For offline verification, bazel run //core/communicator:simple_numa_topology_tool -- <config> prints a discovery summary line to stderr containing lldp_source, lldp_records, nvlink_source, nvlink_gpus, nvlink_edges, and per-source degrade reasons when fallback is taken. The repository ships lldp-info.txt and nvlink-snapshot.txt for repeatable local checks.

RDMA Environment Variables

These are optional and only affect RDMA device selection. Runtime parameters still live in the unified config file.

TENSORCAST_IB_HCA

Specifies InfiniBand HCA device names to use for RDMA. Multiple values are comma-separated. Any = characters in the value are stripped.

export TENSORCAST_IB_HCA="mlx5_bond0"
export TENSORCAST_IB_HCA="mlx5_bond0,mlx5_bond1"

If unset, TensorCast auto-discovers available devices.

TENSORCAST_LLDP_FILE_NAME

Path to an LLDP-style mapping file for rail ID selection in multi-rail configurations. Each non-comment line maps a network interface to PCI path, mlx5 device name, and rail ID.

eth1=0000:19:00.0,mlx5_bond100,1
export TENSORCAST_LLDP_FILE_NAME="/path/to/lldp_config.txt"

Lines starting with # and blank lines are ignored. If unset, rail IDs are derived from the mlx5 device name (for example mlx5_0 -> rail 0).

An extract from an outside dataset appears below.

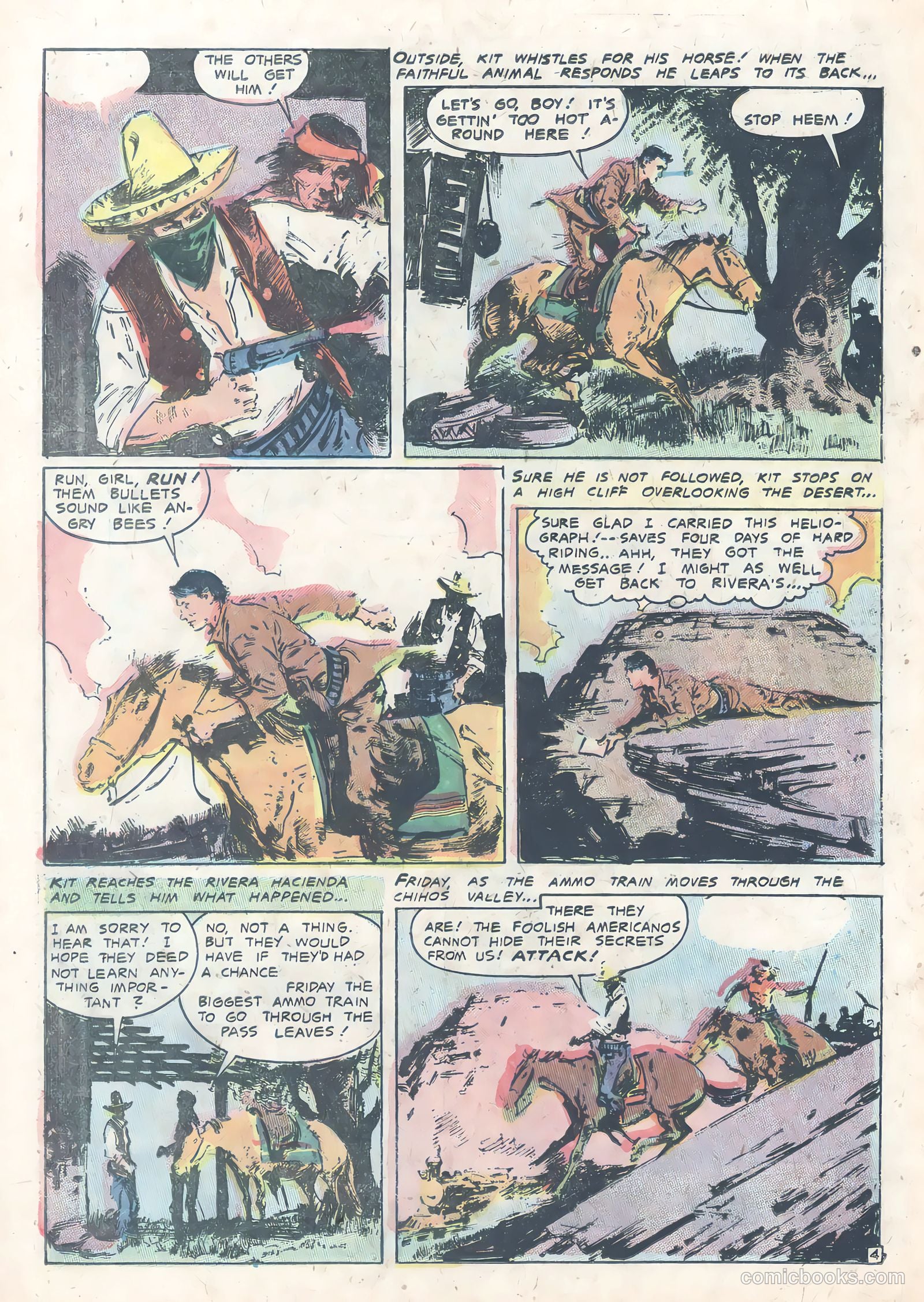Kit Carson #8 (1955) — page 26 of 36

This variable is a legacy fallback used by NetDev rail detection. For topology discovery, prefer typed config: communicator.topology_discovery.lldp.file_path.

Deprecation schedule: - 2026-03-04: legacy compatibility only (typed config is primary). - 2026-06-30: removed from new deployment examples except compatibility notes. - 2026-10-31: CI/integration should use typed config path only. - 2026-12-31 (target): fallback removal from NetDev.

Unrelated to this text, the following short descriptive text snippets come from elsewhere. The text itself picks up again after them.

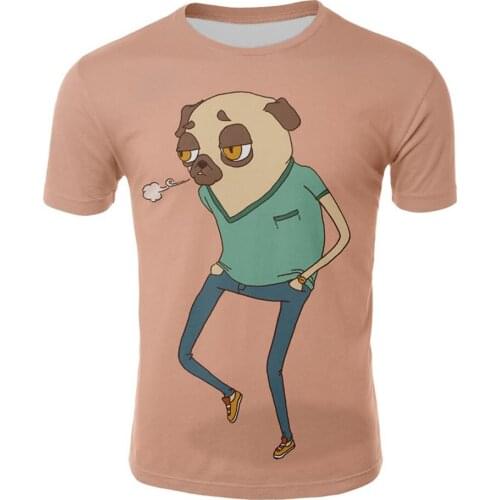 Kids Girl Camisetas T shirts Baby Boys Clothes Tops 3D Pug Dog Husky Graphic Cartoon T-shirts Camiseta Tshirt Shirts Mujer Shirt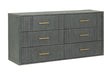 Vig Furniture Modrest Manchester- Contemporary Dark Grey Dresser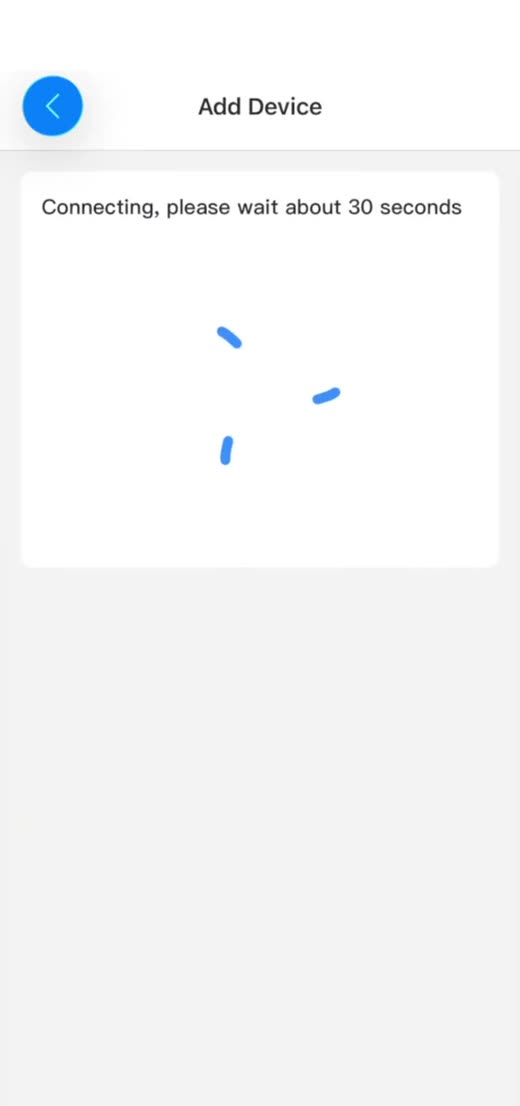 tCam connecting screen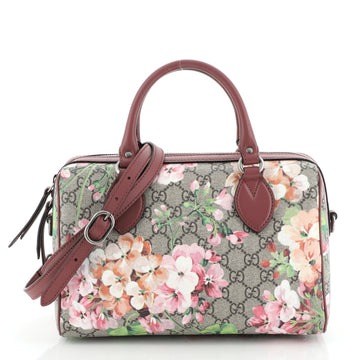 Gucci Convertible Boston Bag Blooms Print GG Coated Canvas Small
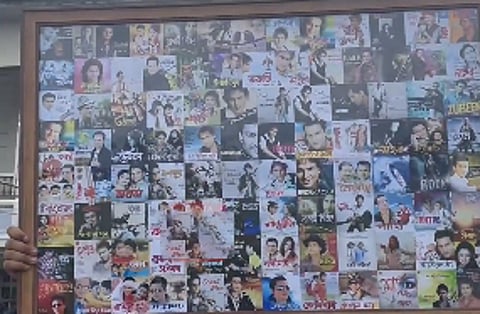 Image of the collage made by a student of 11th standard as a tribute legendary late singer Zubeen Garg at Jorhat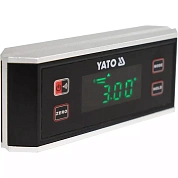 Электронный уровень с дисплеем YATO YT-30395 l= 150 мм. с магнитом, питание от 2х 1,5 В батарейки ААА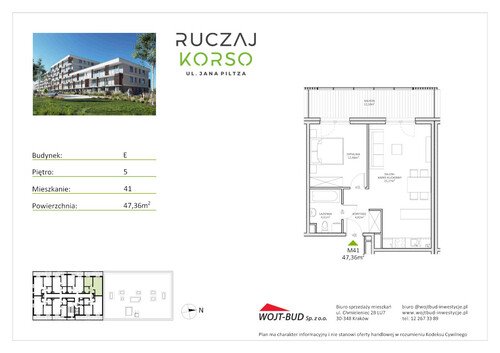 Plan Wojt Bud Sp. z o.o. mieszkanie w inwestycji ul. Jana Piltza 23 Ruczaj Korso - etap III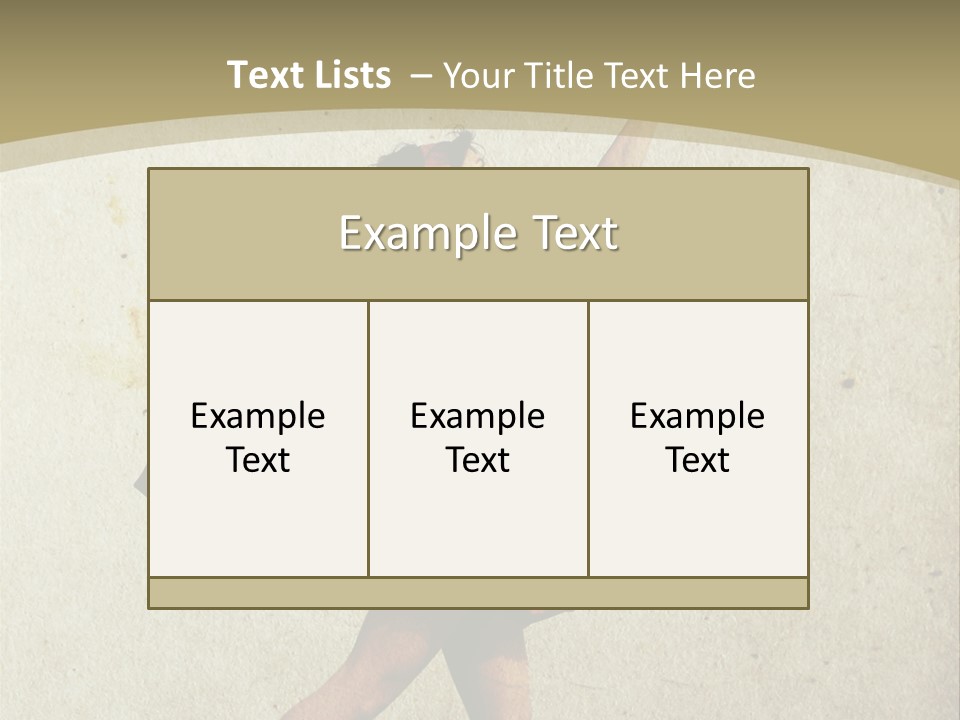 Seductive Late Costume PowerPoint Template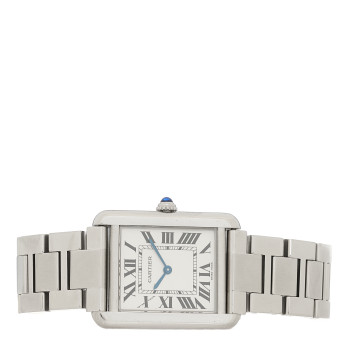 CARTIER Stainless Steel 24mm Tank Solo Quartz Watch CARTIER Stainless Steel 24mm Tank Solo Quartz Watch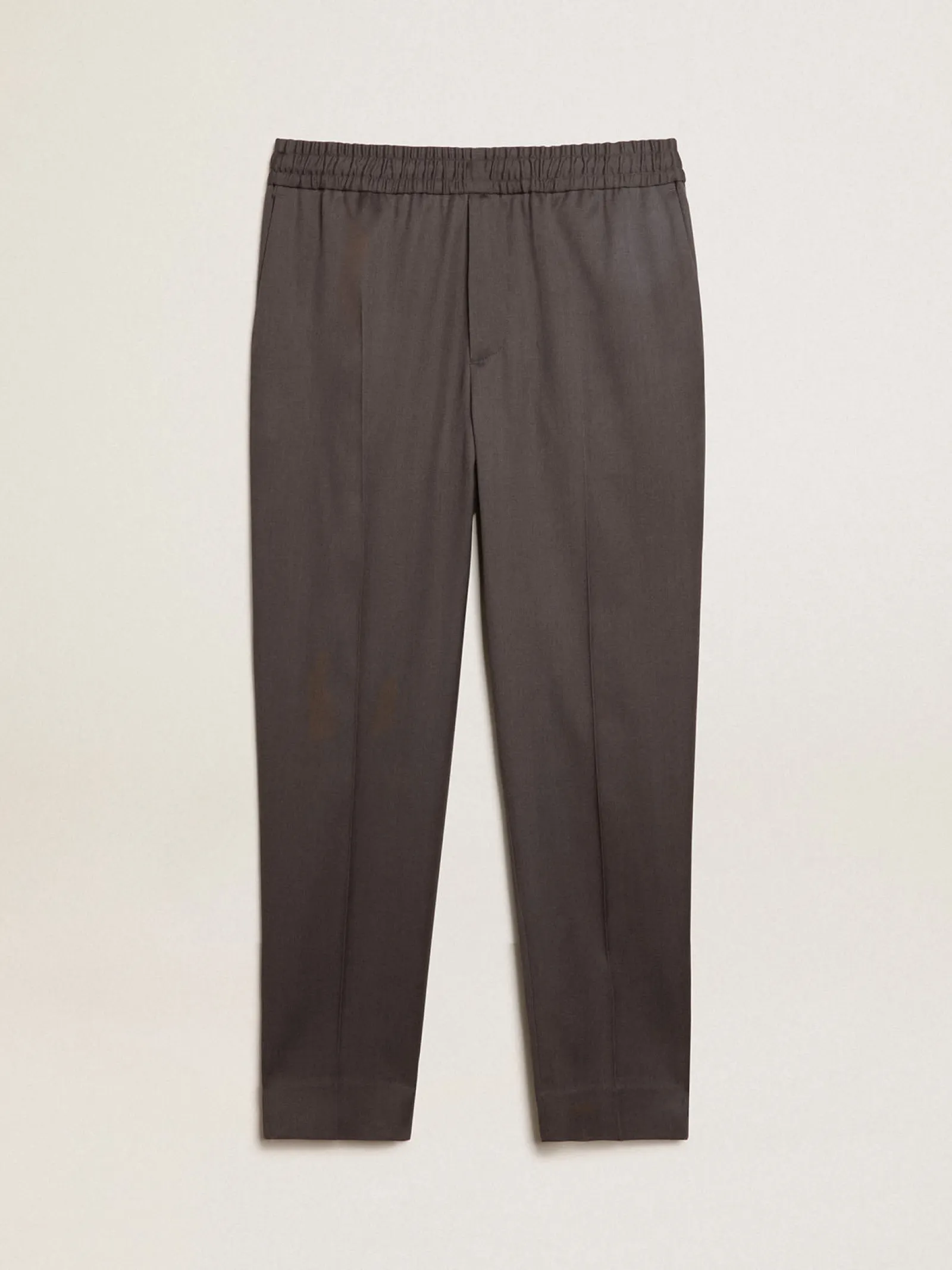 New Golden Goose Calça jogger de lã cinza ferro Cor: cinza ferro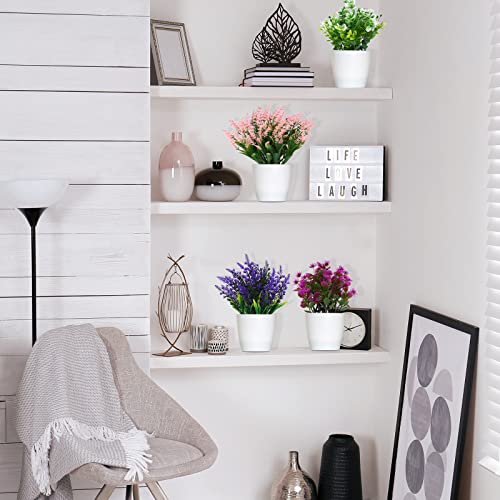 Artificial Colorful Flower Potted Plants Set for Indoor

Launch Example (Unified Config)

bazel-bin/daemon/tensorcast_daemon --config=examples/config/store_daemon_config.yaml

Metrics Exposure (Unified)

  • The daemon no longer serves metrics directly. Use the central observability pipeline for tc_* metrics:
# Metrics HTTP sidecar has been removed. Use central observability pipeline.

Metrics include, e.g.: - tc_memory_pool_bytes{location=cpu|gpu,device_id?,memory_type=total|free} - tc_p2p_bytes_total

Note: The HTTP metrics sidecar is no longer spawned by the CLI.